Gradient accumulation causes worse generalization

I notice that when I accumulate gradients there is consistently worse generalization.
(by small number), e.g perplexity 12.24 vs 12.02

This happens especially when combining it with checkpointing, I did not notice checkpointing alone harms generalization for my models.

I checked this for several tasks:
I tried it in deterministic and non-deterministic cudnn modes, I tried it with LayerNorm to avoid batch norm problems.

I wonder if it could be about LayerNorm epsilon, maybe I should change it when I scale the loss for gradient accumulation? or maybe its an overflow?

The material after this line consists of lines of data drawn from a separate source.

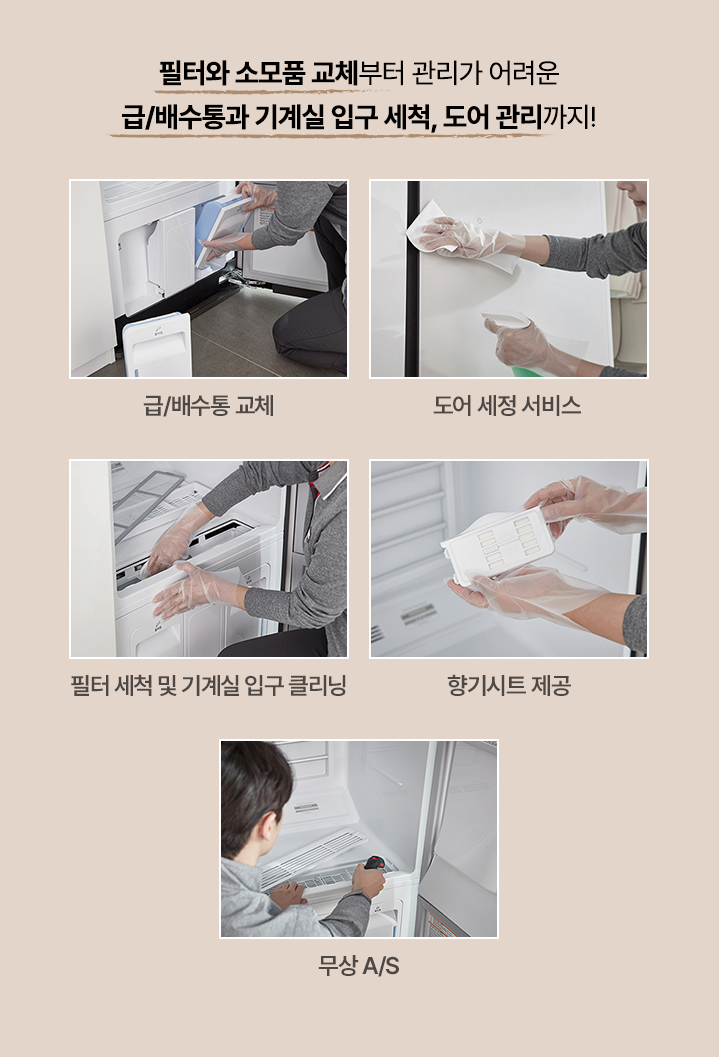 필터와 소모품 교체부터 관리가 어려운
급/배수통과 기계실 입구 세척, 도어 관리까지!

급/배수통 교체

도어 세정 서비스

필터 세척 및 기계실 입구 클리닝

향기시트 제공

무상 A/S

Any suggestions would be appreciated

Hi,

One thing to check with checkpointing is that at least one input to the module needs to require gradients. So if it is the first module in your net, and your input does not require gradient, it can prevent the first layer from training. Setting the input to require gradient is a simple workaround.

I notice that when I accumulate gradients there is consistently worse generalization

What do you mean by accumulate gradients? You mean using .backward() vs autograd.grad() ?

But as long as there is some nn.Parameter the result will require grad so not sure why is that necessary?

By accomulating gradients I mean several
forward and backward passes without calling zero_grad between them.
The gradients are accomulated in .grad field.
It’s used for example to simulate bigger batches (together with loss scaling).

But as long as there is some nn.Parameter the result will require grad so not sure why is that necessary?

The output of the layer yes. But for the first layer, the input does not. And it is a limitation of the checkpoint module that at least one input needs to require gradient if you want to be able to backprop through it.

By accomulating gradients I mean several
forward and backward passes without calling zero_grad between them.

No it should not make any difference.